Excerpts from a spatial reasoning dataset
--------------------
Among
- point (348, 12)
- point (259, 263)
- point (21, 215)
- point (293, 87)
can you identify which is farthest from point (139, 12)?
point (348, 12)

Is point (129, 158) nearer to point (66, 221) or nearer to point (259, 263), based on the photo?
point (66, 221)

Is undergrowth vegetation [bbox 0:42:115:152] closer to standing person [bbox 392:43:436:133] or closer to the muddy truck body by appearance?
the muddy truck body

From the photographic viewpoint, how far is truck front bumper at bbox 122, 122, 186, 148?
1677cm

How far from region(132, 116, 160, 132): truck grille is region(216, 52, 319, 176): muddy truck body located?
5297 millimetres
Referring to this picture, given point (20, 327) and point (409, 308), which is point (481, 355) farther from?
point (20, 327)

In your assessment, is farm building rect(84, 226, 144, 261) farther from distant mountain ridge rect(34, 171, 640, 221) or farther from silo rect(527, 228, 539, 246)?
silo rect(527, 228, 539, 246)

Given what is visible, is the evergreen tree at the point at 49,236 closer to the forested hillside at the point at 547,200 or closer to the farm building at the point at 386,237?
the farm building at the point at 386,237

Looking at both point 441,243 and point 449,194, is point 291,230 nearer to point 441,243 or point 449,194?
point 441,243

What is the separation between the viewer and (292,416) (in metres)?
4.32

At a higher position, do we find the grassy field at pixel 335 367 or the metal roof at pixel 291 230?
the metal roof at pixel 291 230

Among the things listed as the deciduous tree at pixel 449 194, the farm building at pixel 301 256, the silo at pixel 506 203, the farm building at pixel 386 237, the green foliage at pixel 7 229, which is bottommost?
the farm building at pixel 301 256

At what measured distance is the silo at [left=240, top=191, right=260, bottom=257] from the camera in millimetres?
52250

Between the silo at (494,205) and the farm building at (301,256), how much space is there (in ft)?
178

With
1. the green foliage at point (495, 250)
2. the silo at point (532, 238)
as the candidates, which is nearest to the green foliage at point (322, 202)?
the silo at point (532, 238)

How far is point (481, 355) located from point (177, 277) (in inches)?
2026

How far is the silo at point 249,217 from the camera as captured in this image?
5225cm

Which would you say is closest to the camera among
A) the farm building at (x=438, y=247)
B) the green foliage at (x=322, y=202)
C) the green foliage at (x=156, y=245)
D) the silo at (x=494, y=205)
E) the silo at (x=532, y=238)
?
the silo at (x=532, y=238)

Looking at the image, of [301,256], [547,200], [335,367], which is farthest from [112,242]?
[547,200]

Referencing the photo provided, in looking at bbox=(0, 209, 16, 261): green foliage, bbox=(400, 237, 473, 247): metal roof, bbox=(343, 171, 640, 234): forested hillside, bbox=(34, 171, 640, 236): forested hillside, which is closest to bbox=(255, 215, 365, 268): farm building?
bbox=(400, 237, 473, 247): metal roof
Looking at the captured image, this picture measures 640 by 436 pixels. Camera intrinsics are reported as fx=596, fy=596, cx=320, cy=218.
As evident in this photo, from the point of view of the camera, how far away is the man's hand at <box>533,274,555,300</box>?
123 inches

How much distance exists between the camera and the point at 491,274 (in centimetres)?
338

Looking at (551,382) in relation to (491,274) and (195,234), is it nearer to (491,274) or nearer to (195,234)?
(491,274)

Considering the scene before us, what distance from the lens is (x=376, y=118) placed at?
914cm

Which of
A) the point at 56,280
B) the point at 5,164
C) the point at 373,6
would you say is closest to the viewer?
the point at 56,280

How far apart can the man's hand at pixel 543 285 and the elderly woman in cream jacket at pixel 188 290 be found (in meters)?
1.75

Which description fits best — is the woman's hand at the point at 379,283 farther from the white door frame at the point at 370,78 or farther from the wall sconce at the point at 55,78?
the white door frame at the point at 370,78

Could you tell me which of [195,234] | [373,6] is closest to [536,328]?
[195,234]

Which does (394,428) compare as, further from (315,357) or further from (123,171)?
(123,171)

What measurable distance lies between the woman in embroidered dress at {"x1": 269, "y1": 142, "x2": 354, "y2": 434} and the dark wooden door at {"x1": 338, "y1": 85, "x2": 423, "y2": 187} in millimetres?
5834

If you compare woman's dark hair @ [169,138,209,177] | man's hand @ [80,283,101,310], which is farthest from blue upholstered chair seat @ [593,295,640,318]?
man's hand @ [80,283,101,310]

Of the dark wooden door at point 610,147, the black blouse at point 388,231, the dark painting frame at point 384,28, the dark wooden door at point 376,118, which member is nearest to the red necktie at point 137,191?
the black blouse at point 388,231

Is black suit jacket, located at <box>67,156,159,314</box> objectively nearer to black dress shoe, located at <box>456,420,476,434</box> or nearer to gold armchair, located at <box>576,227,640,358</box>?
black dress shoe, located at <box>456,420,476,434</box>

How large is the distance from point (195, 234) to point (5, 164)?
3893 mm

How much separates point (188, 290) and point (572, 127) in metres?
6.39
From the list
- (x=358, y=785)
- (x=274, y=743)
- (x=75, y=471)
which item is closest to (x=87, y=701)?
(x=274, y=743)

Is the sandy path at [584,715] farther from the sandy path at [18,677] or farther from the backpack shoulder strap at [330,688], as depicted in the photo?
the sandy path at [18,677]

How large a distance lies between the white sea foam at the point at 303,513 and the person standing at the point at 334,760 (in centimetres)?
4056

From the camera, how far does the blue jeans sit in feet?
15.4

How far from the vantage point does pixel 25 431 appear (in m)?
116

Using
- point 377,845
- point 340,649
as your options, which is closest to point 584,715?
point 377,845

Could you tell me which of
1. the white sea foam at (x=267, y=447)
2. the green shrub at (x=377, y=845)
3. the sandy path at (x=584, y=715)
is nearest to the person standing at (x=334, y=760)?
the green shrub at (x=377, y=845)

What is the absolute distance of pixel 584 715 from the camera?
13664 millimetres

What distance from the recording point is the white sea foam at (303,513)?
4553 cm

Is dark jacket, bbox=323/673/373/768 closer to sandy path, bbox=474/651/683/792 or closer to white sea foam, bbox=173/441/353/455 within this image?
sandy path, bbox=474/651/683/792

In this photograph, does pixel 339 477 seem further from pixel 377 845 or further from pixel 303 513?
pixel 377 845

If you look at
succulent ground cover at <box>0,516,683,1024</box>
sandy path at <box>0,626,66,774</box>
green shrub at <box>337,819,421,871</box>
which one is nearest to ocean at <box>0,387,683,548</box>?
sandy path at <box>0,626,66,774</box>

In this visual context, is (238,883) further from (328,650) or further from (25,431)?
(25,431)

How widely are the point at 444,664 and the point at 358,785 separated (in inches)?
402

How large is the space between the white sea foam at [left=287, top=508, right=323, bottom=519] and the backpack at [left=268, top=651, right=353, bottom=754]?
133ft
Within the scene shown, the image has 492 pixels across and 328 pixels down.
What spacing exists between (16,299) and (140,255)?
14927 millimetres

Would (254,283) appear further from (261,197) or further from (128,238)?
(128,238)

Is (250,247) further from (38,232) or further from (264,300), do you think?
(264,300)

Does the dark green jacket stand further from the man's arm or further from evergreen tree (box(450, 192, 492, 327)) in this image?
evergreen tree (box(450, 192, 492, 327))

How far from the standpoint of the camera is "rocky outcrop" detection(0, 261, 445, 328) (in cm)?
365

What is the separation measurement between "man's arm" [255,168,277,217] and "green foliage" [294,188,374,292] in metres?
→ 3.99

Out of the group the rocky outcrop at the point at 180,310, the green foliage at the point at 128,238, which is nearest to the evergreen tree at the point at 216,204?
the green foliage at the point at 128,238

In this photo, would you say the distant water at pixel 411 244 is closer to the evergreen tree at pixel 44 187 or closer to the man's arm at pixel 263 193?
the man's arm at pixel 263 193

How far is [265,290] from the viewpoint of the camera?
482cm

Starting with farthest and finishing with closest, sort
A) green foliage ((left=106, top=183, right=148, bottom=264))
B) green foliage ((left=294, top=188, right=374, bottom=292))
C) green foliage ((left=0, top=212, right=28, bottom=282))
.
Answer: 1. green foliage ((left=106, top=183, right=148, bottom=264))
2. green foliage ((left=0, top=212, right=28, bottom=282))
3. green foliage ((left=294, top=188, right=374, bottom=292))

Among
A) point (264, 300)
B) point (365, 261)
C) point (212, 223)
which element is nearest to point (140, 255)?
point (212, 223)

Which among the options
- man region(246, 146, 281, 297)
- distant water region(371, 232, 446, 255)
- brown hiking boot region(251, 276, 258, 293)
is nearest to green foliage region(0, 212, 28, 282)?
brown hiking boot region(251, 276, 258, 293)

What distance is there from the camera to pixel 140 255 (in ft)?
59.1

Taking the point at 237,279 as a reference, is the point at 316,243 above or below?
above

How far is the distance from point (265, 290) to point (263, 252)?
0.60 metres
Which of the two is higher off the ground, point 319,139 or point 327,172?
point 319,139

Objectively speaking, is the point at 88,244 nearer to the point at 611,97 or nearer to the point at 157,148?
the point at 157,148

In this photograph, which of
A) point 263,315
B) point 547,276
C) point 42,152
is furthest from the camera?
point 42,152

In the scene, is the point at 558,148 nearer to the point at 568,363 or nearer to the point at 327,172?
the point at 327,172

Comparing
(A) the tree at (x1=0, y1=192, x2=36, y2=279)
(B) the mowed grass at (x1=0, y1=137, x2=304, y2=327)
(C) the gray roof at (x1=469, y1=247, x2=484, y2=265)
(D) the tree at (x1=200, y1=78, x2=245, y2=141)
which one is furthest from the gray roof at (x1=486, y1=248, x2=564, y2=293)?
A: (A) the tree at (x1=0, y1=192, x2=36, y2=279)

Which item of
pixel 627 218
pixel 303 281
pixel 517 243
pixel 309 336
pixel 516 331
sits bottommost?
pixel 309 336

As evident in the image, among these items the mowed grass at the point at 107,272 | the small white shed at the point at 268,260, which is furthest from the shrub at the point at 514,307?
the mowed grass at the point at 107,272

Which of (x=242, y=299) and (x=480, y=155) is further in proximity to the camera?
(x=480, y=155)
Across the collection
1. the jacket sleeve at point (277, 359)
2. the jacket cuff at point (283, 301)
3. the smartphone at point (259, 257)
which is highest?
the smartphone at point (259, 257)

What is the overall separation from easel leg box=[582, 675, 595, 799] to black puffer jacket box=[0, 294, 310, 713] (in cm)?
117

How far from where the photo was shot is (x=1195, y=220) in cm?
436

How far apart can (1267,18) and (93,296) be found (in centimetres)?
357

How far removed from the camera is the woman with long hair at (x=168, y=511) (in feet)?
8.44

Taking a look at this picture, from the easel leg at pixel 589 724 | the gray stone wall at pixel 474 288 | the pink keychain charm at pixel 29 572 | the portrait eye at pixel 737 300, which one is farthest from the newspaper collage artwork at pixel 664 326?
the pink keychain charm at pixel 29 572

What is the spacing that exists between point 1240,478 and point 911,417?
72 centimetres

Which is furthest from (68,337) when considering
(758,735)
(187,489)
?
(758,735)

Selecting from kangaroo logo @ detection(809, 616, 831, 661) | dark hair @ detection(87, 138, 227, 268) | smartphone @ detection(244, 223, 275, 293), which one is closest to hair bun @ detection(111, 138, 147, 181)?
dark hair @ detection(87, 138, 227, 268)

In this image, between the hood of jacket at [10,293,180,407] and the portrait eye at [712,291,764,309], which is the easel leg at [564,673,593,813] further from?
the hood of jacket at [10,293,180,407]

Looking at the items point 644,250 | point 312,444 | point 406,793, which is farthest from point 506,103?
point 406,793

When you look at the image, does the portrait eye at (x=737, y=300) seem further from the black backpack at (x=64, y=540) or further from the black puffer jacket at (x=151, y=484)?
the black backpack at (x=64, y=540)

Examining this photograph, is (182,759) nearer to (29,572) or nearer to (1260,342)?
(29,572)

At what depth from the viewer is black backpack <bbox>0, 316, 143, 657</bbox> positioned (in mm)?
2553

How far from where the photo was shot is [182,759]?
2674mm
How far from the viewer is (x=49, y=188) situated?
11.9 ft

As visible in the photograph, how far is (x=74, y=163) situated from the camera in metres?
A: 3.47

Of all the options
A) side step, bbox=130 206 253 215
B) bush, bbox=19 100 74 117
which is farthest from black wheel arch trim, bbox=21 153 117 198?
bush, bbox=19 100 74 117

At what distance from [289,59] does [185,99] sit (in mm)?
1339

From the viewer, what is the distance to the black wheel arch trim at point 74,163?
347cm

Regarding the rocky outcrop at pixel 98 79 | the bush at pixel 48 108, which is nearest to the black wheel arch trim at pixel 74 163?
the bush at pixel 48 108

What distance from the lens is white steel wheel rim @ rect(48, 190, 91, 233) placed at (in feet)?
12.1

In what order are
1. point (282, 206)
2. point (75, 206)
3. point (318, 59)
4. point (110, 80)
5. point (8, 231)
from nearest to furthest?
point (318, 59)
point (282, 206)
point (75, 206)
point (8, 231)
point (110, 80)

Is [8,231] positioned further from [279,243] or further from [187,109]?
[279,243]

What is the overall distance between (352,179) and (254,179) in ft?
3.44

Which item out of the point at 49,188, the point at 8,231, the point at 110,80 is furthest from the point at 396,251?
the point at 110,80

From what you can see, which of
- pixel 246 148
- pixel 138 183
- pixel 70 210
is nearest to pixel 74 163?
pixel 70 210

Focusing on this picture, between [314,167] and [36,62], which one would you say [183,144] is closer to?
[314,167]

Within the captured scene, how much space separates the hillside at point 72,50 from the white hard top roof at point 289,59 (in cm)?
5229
--------------------
DIRECTIVE: Count the lines in the items above that contain the string "space". Reply with the number alone.

SOLUTION FOR THIS EXERCISE: 3